The US District Court for the Northern District of California took an important position on PAGA waivers and settlements last Friday, June 12, 2015, in Cox, et al., v. Aero Automatic Sprinkler Company, in favor of California workers. The Northern District ruled PAGA claims (and FLSA claims), survived an attempt by the employer to settle directly with the worker class before class certification. These controversial settlement attempts are sometimes referred to as a “Pick Up Stix campaign,” based on the case, Chindarah v. Pick Up Stix (2009) 171 Cal.App. 4th 796, which carved out an exception to Labor Code section 206.5 for bona fide wage disputes in a misclassification case.
In Cox v. Aero, the Court granted the Plaintiffs’ motion to compel production of class contact information, despite the employer’s argument it had already settled past, present, and future claims with the worker class by mailing them paychecks with restrictive endorsements and global settlement agreements after the action was filed, which most of the class had accepted. Attorneys for the Plaintiffs and the class had no involvement in the purported settlements, and Aero never sought court approval.
The Court cited the California Supreme Court’s Iskanian v. CLS Trans. Los Angeles, LLC, 59 Cal.4th 348 (2014) cert denied, 135 S.Ct. 1155 (2015) ruling in holding employees may only waive PAGA claims after a dispute relating to labor code violations has arisen, and any settlement of PAGA claims requires court approval. (Order Granting-In-Part Plaintiffs’ Motion to Compel, p. 5-6) The Court then followed the Eleventh Circuit holding in Lynn’s Food Stores, Inc. v. United States, 679 F.2d 1350 (11th Cir., 1982), that FLSA settlements also require court approval, absent a Ninth Circuit opinion. Since the Court had not approved the purported settlements, all class members are still relevant to the case.

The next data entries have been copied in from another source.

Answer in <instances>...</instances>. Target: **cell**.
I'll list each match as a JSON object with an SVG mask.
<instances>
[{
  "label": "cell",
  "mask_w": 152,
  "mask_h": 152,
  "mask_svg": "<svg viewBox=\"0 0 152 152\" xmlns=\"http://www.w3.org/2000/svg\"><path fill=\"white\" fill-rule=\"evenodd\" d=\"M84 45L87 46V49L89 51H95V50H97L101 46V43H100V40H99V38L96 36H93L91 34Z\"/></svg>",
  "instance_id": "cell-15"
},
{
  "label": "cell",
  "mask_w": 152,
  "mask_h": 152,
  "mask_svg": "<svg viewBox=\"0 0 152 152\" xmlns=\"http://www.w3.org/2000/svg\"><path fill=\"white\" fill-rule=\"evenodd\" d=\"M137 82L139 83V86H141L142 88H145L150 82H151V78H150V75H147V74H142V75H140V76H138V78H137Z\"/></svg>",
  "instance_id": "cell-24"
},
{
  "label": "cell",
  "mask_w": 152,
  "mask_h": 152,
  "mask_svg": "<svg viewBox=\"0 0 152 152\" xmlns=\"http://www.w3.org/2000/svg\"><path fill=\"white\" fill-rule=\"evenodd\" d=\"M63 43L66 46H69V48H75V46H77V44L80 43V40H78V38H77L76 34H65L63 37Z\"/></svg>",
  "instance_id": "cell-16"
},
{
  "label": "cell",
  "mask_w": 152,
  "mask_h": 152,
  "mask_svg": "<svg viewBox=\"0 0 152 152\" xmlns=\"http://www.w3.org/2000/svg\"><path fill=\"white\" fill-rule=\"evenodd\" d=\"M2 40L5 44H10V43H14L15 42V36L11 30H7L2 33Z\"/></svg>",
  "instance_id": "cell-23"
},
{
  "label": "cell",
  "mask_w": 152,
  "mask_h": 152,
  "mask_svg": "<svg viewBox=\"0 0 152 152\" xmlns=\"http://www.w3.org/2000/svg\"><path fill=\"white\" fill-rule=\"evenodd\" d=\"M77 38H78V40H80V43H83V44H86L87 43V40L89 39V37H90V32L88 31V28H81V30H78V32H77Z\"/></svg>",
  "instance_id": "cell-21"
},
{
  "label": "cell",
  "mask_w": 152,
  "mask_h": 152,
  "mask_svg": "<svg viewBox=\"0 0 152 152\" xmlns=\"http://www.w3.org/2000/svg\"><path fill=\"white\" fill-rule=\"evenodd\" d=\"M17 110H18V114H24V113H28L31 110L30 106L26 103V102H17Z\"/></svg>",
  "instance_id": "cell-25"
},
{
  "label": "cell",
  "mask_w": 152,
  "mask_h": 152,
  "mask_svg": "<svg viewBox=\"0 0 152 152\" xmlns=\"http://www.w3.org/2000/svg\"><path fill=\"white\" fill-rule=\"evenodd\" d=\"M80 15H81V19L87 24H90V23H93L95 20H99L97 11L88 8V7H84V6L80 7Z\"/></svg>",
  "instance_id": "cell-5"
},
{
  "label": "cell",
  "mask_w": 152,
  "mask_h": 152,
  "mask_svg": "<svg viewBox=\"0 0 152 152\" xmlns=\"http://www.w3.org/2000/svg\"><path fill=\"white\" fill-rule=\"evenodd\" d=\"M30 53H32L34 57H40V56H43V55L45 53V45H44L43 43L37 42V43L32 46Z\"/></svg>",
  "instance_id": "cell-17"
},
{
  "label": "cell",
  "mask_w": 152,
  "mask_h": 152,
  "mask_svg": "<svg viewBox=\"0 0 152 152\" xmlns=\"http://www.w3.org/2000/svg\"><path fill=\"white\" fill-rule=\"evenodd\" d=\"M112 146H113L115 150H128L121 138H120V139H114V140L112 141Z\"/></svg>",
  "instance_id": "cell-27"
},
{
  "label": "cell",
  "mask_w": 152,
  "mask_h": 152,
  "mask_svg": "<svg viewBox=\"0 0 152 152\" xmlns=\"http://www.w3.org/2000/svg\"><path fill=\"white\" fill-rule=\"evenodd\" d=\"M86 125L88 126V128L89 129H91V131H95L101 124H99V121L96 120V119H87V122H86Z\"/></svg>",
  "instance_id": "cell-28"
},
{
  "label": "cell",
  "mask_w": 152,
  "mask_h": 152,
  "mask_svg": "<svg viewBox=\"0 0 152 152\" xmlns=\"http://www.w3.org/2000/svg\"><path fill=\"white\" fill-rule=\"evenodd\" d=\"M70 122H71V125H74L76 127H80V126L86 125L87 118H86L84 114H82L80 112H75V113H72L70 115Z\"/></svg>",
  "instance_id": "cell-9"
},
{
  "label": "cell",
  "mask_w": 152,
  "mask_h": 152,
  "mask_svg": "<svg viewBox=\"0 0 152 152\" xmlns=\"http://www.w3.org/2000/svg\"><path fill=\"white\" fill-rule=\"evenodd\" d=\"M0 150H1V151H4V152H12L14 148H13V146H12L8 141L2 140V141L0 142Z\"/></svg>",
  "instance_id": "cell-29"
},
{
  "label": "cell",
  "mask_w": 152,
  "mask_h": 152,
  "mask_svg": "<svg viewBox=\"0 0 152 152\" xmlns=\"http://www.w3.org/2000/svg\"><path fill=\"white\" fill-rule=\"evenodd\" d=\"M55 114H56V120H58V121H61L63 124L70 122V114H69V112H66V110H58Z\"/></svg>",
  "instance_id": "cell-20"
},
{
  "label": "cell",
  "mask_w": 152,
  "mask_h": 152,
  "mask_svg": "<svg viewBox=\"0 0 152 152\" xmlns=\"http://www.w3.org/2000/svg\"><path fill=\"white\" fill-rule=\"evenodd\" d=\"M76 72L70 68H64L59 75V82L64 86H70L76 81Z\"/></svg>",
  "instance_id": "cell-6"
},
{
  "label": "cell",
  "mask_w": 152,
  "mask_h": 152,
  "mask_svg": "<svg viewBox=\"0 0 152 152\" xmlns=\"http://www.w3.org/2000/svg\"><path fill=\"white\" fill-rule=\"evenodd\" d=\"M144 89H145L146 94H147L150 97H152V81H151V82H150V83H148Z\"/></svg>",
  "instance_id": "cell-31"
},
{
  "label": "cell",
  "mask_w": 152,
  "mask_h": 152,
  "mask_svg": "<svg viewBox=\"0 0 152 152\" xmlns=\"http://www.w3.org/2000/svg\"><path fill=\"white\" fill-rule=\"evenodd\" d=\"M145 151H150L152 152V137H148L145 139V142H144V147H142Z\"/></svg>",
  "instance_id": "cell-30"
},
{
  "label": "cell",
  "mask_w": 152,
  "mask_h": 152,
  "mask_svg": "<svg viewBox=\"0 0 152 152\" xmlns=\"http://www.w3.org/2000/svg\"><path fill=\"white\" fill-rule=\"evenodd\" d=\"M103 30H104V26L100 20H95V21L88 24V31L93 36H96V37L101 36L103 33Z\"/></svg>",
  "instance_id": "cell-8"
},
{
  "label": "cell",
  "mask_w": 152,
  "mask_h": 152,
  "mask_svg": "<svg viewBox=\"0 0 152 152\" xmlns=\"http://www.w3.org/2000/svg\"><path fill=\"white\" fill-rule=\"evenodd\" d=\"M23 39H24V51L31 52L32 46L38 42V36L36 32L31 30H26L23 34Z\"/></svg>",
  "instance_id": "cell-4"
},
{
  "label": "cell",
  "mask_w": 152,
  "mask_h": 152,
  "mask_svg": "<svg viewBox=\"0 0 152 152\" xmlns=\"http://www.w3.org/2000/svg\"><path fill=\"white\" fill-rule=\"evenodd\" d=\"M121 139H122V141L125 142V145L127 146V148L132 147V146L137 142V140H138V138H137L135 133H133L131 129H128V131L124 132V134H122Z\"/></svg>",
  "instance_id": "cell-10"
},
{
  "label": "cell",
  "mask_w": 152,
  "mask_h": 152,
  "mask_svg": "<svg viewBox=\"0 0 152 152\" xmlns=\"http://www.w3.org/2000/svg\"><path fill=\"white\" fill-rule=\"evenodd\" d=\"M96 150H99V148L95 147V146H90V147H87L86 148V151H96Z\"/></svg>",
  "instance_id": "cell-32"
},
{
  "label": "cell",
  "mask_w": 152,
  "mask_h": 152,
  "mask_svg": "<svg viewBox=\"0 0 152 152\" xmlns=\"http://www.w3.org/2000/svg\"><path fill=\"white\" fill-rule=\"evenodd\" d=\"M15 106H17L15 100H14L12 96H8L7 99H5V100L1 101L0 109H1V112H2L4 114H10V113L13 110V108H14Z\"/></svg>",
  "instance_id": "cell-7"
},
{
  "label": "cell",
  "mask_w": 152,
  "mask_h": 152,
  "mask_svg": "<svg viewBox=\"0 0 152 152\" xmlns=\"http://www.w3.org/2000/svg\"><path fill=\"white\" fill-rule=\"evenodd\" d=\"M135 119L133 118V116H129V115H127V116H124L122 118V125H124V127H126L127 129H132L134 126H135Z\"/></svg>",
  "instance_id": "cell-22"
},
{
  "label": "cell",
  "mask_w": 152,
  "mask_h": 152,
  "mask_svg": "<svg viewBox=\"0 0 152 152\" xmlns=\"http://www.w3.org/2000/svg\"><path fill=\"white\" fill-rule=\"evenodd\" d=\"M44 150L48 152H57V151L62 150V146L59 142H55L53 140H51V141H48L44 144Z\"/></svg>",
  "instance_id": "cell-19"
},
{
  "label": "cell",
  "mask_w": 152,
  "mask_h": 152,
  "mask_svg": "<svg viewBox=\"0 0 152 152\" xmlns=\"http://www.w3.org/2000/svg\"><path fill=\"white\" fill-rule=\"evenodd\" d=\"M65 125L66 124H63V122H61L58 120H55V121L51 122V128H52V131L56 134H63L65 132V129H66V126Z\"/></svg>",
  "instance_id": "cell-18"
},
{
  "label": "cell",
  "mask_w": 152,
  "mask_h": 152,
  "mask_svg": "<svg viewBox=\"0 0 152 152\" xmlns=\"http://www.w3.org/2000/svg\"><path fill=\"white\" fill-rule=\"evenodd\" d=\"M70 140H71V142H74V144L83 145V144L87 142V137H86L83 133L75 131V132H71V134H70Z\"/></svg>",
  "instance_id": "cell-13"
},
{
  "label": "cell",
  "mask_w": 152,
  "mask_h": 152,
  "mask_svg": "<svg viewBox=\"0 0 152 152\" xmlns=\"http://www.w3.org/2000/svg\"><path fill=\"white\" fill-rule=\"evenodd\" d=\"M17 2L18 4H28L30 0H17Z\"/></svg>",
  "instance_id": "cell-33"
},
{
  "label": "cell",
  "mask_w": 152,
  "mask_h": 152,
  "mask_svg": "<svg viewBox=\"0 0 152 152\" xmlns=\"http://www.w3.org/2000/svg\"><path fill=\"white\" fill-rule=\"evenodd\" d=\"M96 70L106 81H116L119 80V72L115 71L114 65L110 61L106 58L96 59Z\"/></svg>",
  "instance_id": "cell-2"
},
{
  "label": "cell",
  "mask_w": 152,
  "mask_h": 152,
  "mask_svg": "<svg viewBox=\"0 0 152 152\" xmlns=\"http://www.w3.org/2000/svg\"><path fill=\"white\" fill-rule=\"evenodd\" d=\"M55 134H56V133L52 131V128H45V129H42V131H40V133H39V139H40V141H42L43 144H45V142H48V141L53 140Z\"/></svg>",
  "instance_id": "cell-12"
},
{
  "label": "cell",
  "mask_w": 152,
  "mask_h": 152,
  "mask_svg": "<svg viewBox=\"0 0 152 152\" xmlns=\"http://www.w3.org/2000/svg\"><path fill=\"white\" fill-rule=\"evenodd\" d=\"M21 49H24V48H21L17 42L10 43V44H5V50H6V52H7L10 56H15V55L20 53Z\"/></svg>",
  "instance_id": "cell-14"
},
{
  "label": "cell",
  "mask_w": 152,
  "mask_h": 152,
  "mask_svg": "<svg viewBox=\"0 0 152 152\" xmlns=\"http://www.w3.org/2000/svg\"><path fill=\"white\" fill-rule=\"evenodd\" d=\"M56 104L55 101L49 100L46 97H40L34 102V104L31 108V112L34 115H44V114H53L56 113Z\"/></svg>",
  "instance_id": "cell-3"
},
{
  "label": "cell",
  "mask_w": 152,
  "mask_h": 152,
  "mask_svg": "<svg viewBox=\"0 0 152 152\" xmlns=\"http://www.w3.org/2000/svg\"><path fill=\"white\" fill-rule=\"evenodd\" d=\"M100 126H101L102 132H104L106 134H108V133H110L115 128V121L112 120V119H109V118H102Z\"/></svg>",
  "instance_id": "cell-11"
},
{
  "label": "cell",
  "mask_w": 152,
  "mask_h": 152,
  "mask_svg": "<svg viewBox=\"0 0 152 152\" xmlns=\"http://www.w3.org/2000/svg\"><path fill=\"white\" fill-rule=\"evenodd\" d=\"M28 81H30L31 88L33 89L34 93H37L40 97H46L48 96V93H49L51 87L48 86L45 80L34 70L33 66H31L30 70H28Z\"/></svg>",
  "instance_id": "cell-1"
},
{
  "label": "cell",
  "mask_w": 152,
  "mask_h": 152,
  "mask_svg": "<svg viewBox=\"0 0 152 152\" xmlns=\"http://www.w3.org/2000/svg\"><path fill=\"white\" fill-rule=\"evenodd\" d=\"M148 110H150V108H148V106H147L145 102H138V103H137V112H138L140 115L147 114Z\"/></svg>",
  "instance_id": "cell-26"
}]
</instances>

The Court held, in fairness, class counsel must have access to the class to investigate the PAGA and FLSA wage claims. (p. 8)
Interestingly, the employer, Aero Automatic Sprinkler Company, had also recently served a Fed. Rule Civ. Proc. Rule 68 Offer of Judgment to each of the six named Plaintiffs. Each of the named Plaintiffs accepted the offers of judgment and are now prevailing parties in their own individual claims against Aero, entitling them to attorneys’ fees and costs.
Despite the employer’s efforts to settle with the class and named Plaintiffs, the PAGA and FLSA claims will now continue with notice to the class by Plaintiffs’ counsel. (p. 8-9.)
The class of California fire sprinkler fitters are represented by employment law attorneys Lisa Bradner and Joe Rose of Rose Law APC.